▶ EXERCISE DETAILS
Extract the stretch of rows from the line containing "What is the distance" through the end of the rows, copying each line unchanged and leaving out the pictures.

— Begin RECORDS —

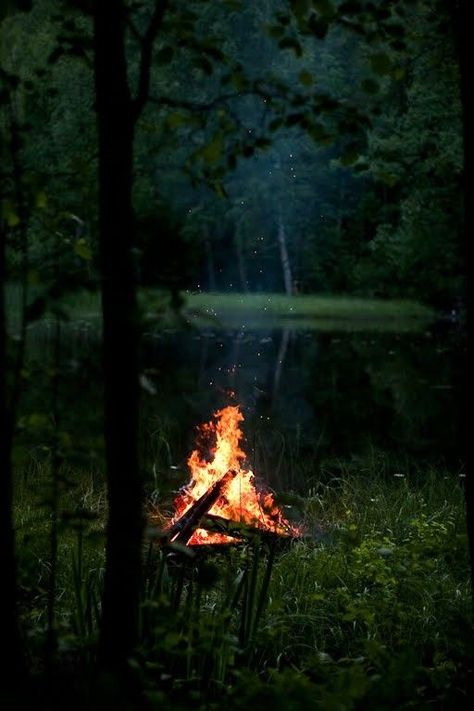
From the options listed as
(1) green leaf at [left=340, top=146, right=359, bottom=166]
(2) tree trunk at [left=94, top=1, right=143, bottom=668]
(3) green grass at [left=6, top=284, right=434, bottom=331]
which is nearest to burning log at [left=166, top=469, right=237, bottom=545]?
(2) tree trunk at [left=94, top=1, right=143, bottom=668]

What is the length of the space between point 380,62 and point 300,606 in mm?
3280

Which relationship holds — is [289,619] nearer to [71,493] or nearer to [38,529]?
[38,529]

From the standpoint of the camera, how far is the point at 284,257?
4597cm

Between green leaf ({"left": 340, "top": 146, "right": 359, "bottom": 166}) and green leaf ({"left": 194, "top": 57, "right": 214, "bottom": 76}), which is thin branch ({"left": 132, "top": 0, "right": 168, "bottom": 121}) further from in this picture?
green leaf ({"left": 340, "top": 146, "right": 359, "bottom": 166})

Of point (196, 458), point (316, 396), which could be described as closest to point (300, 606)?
point (196, 458)

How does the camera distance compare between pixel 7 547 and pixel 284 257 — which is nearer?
pixel 7 547

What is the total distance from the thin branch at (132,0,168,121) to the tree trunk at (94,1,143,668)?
25mm

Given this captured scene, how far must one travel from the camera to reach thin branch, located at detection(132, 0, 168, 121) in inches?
88.7

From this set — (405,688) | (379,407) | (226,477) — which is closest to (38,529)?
(226,477)

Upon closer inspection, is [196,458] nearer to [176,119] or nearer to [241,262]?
[176,119]

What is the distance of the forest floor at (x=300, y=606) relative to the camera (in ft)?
8.27

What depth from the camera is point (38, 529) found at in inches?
252

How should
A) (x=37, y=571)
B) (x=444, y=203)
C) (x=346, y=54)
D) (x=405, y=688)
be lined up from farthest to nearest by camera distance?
(x=346, y=54) → (x=444, y=203) → (x=37, y=571) → (x=405, y=688)

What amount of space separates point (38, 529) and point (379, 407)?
10002 millimetres
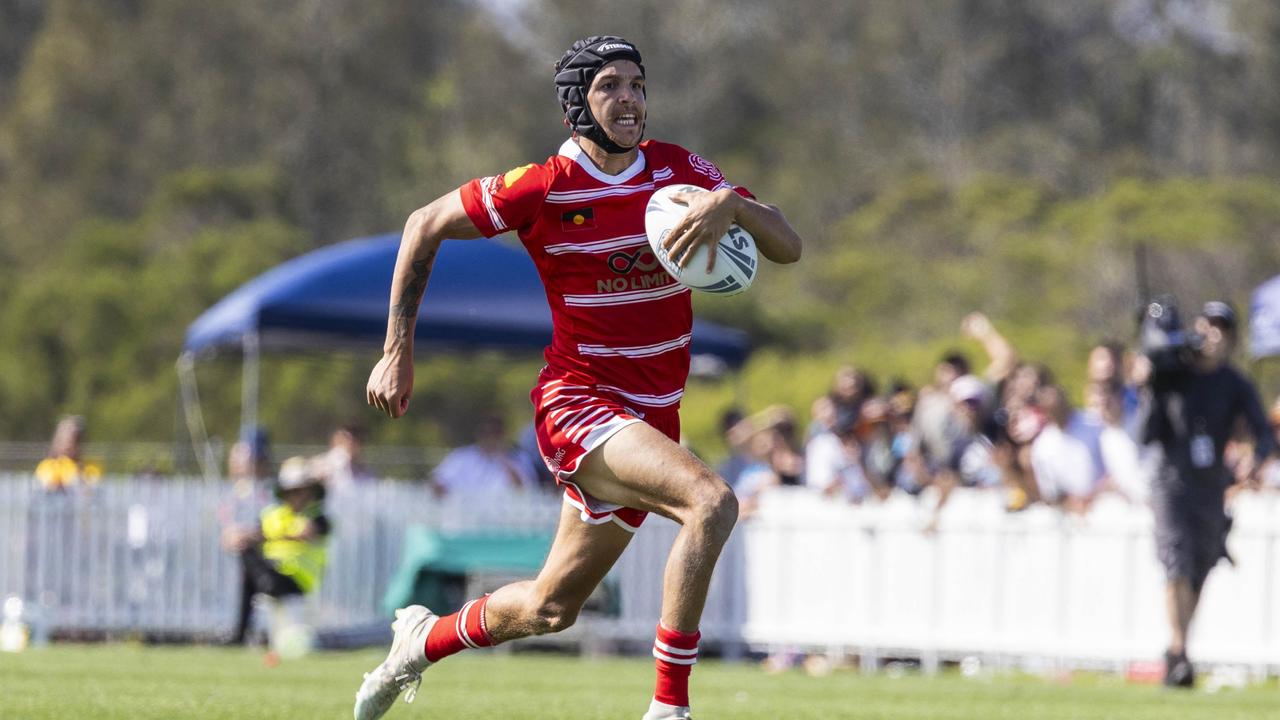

— End RECORDS —

▶ WRITTEN SOLUTION
What is the distance of the forest floor at (x=300, y=606) relative to the camera (in ft)?
8.27

What depth from the camera is point (38, 529) found at in inches?
252

How should
A) (x=37, y=571)
B) (x=444, y=203)
C) (x=346, y=54)
D) (x=405, y=688)
be lined up from farthest to nearest by camera distance?
(x=346, y=54) → (x=444, y=203) → (x=37, y=571) → (x=405, y=688)

What amount of space separates point (38, 529) and point (379, 407)?
10002 millimetres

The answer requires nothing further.